Six Scary Stories collected by Stephen King
What I enjoyed most about this collection of scary stories is that they were all handpicked by the master of horror, Stephen King. While judging a competition held by Hodder & Stoughton and the Guardian, he was so impressed with the entries that he suggested they be published as a collection. Since the origin of each work is so varied, each writing style and content so different story to story, this book is a quick little page-turner. From dangerous swimming in rock quarries to homicidal stuffed animals, this short story collection grabs your attention with a death grip. My favorite of these is "The Unpicking" by Michael Button, a tale about how a little boy's toys come to life late at night, but it's no Disney's Toy Story... unless the toys in Toy Story were equipped with malice and scissors.

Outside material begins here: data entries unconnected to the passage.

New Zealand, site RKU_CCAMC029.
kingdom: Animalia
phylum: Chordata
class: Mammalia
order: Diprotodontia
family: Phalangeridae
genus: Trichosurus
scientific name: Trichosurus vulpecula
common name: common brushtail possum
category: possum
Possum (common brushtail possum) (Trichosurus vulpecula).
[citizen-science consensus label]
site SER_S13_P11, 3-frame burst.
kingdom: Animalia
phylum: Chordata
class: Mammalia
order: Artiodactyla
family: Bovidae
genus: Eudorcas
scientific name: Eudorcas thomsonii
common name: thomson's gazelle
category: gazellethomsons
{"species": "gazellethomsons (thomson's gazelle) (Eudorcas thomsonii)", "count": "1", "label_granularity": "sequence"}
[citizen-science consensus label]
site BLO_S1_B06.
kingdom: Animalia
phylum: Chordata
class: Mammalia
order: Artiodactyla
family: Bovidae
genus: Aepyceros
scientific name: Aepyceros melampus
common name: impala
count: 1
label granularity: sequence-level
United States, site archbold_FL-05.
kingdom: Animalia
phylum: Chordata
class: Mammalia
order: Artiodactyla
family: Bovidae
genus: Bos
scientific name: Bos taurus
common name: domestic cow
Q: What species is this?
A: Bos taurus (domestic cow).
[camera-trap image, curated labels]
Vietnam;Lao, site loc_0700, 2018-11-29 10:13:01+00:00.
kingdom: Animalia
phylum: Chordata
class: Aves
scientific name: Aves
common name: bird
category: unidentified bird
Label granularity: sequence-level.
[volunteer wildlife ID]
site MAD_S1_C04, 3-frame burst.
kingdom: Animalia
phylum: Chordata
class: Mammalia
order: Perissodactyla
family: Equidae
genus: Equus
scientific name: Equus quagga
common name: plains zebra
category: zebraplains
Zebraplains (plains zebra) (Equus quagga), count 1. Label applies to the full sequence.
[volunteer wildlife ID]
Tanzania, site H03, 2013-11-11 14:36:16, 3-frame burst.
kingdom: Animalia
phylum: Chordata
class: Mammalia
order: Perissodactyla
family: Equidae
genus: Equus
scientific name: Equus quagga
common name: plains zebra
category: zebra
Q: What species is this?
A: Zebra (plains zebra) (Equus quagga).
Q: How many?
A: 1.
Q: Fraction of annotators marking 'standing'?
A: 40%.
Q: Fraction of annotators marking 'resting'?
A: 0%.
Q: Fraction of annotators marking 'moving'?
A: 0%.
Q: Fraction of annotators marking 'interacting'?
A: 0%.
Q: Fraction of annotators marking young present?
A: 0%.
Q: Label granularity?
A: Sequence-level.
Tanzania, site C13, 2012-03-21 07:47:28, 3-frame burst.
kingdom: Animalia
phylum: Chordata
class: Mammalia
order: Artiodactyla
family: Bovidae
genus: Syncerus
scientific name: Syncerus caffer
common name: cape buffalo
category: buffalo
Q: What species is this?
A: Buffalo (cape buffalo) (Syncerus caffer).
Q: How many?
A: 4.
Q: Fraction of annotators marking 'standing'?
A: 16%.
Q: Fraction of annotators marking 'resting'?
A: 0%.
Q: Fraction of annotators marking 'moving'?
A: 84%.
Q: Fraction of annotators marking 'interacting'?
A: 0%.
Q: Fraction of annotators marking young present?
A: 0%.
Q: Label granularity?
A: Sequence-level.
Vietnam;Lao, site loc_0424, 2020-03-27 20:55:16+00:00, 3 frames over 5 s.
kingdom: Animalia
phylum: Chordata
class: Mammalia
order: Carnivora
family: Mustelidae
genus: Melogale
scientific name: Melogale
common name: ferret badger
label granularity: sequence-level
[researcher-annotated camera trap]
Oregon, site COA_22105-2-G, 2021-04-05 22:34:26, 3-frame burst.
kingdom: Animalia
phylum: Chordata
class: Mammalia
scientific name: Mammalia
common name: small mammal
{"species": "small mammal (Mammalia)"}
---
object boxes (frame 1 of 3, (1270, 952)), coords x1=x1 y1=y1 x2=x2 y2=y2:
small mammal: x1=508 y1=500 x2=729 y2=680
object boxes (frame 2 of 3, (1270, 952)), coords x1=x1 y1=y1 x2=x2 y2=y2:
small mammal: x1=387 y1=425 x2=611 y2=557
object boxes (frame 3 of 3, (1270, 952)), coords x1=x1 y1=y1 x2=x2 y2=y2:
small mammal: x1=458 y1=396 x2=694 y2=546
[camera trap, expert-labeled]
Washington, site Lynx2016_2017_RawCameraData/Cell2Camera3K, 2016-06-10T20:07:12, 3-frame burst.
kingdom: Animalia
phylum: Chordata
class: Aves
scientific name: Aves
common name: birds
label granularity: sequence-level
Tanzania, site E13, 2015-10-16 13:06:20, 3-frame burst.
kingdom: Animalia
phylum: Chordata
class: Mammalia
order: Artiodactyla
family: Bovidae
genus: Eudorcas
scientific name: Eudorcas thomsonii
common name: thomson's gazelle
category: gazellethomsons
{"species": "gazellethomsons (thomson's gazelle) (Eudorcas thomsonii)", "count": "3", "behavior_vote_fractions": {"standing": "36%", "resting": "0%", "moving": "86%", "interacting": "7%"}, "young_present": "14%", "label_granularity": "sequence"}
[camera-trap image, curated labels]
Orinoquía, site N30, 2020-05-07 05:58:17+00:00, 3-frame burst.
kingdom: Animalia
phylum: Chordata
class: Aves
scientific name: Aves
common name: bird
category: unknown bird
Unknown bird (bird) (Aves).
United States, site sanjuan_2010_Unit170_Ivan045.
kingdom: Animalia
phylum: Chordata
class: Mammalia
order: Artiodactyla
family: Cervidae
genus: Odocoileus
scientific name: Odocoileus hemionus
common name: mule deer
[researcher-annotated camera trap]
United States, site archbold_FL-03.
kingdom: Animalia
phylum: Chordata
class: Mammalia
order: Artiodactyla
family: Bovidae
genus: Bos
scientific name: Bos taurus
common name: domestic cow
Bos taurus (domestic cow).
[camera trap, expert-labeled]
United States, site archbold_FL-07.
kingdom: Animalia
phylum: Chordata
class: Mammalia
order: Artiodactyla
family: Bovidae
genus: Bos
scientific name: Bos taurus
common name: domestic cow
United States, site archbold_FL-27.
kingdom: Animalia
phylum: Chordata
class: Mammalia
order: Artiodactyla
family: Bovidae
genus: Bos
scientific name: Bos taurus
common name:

Meddling Kids by Edgar Cantero
If you enjoyed Stephen King's IT, then you'll find the New York Times Bestseller Meddling Kids a pleasurable read, for sure. Revealing the Blyton Summer Detective Club's last adventure in the '70s, and flashing forward to the '90s when its members are grown and determined to come to terms with the inexplicable ghosts of their past, Meddling Kids is a perfect medley of all things nostalgic from one's youth. Think one-part The Goonies and one-part Super 8, and you'd have the printed pages of Meddling Kids.

Lost Boy: The True Story of Captain Hook by Christina Henry
Christina Henry is rather magical, if you ask me. She has this knack for taking fairy tales (which are already kinda twisted, if we're being honest) and turning them into the darkest rendition possible. If you ever picked up Henry's previously published Alice, then you know despair, gore and mind-bending realities are ever present in its pages. Lost Boy is no different, in that it picks apart a beloved "childhood" read, exposing the agenda of Peter Pan as something far from charming and innocent, and the development of one of literature's greatest villains, Captain James Hook. If you enjoy twisted tales based on classics, as well as a good dash of psychological horror, then Christina Henry is right up your alley.

Red Rain: A Novel by R.L. Stine
Since this is a post dedicated to R.L. Stine's bestselling, award-winning Goosebumps series, it'd be wrong to exclude him, don't you think? For the 30-somethings out there like me, you can still pick up a Fear Street or Goosebumps title and finish it on the train, but you also can't go wrong with this stand-alone novel, Red Rain. In Red Rain, a travel writer endures and survives a terrible hurricane, then impulsively adopts two twin girls to take home with her. Little does she know in a few weeks' time, her husband will be accused of two brutal murders, and the two thankful, innocent twin girls will be revealed as anything but. Paying homage to the kids who grew up reading his Goosebumps series, this title is engrossing, grisly and downright creepy.

*CREEEEAAK* There's that noise again... Did you hear it? *THUMP... THUMP... THUMP...*

Well, look at the time! It's time for me to go now, but don't worry... *THUMP... THUMP... THUMP...* I'll leave the nightlight on for you. No judgment.